─── Kutipan Pilihan

Tuesday, November 05, 2019

PARTISIPASI MASYARAKAT DALAM PENGAWASAN PEMILU

Tulisan ini telah dimuat di Kolom Detikdotcom dengan judul: Memperkuat Pengawasan Pemilu.
Link: https://news.detik.com/kolom/d-4107093/memperkuat-pengawasan-pemilu

Pemilu bagi Negara Indonesia adalah sebagai sarana kedaulatan rakyat untuk memilih anggota DPR, DPD, DPRD serta Presiden dan Wakil Presiden yang pelaksanaannya secara langsung, umum, bebas, rahasia, jujur dan adil dalam Negara Kesatuan Republik Indonesia berdasarkan Pancasila dan Undang-Undang Dasar Negara Republik Indonesia Tahun 1945.

Permasalahan krusial yang dihadapi dalam penyelengaraan pemilu dari tahun ke tahun antara lain: Daftar Pemilih (proses pemutakhiran data pemilih), sistem pemilu (ambang batas dan alokasi kursi), keberpihakan (intervensi) rezim, pelanggaran dalam berkampanye, netralitas aparatur dan manipulasi perolehan suara.

Untuk mewujudkan sistem pemilu yang ideal bagi Negara Indonesia, telah diadakan beberapa kali perubahan Undang-undang yang mengatur Penyelenggaraan Pemilu. Bahkan pada UUD 1945 melalui amandemen yang telah dilakukan sebanyak 4 kali, di antaranya bertujuan untuk memperkuat landasan penyelenggaraan Pemilihan umum di Indonesia. Pada dasarnya, perubahan-perubahan yang dilakukan terhadap UUD dan UU tersebut adalah untuk meletakkan dasar-dasar pelaksanaan demokrasi (pemilu) yang ideal bagi Bangsa Indonesia.

Undang-undang yang digunakan sebagai landasan penyelenggaraan Pemilu Tahun 2019 adalah UU No. 7 Tahun 2017. Undang-undang ini merupakan penggabungan dari 3 Undang-undang sebelumnya yang mengatur tentang Pemilihan Legislatif, Pemilihan Presiden dan Wakil Presiden, serta Penyelenggara Pemilu. Kodifikasi (penggabungan) ketiga Undang-undang tersebut bertujuan untuk menyederhanakan sistem pemilu agar efektif dan efisien, serta menjamin konsistensi dan kepastian hukum dalam pengaturan penyelenggaraan pemilu Indonesia.

──────

* [Tantangan 1]: Terjemahkan kalimat dari kutipan tentang pengawasan pemilu ini ke dalam bahasa Inggris: "Undang-undang yang digunakan sebagai landasan penyelenggaraan Pemilu Tahun 2019 adalah UU No. 7 Tahun 2017."
* [Tantangan 2]:
Jawablah pertanyaan berikut berdasarkan kutipan tentang pengawasan pemilu.
(a) Sudah berapa kali UUD 1945 diamandemen?
(b) Di kolom mana tulisan ini pernah dimuat, dan dengan judul apa?
(c) UU No. 7 Tahun 2017 merupakan penggabungan dari berapa undang-undang sebelumnya?
* [Tantangan 3]: Menurut kutipan tentang pengawasan pemilu, apa tujuan kodifikasi ketiga undang-undang yang menjadi UU No. 7 Tahun 2017?

─── Data Tercatat

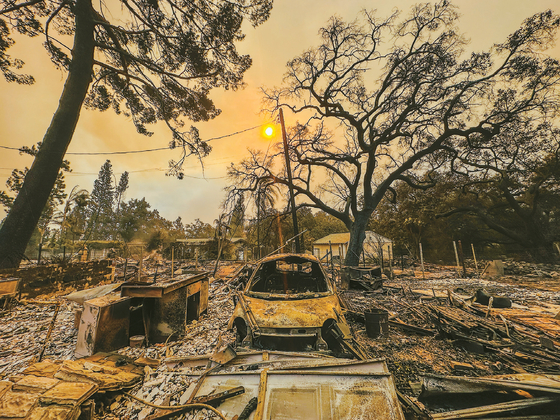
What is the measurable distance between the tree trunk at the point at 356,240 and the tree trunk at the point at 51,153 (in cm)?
1511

──────

* [Jawaban Tugas 1]: The law used as the basis for holding the 2019 General Election is Law No. 7 of 2017.

* [Jawaban Tugas 2]:
(a) Sebanyak 4 kali.
(b) Di Kolom Detikdotcom, dengan judul "Memperkuat Pengawasan Pemilu".
(c) Tiga undang-undang, yaitu undang-undang tentang Pemilihan Legislatif, tentang Pemilihan Presiden dan Wakil Presiden, serta tentang Penyelenggara Pemilu.

* [Jawaban Tugas 3]: Kodifikasi itu bertujuan menyederhanakan sistem pemilu agar efektif dan efisien. Selain itu, kodifikasi tersebut dimaksudkan untuk menjamin konsistensi dan kepastian hukum dalam pengaturan penyelenggaraan pemilu Indonesia.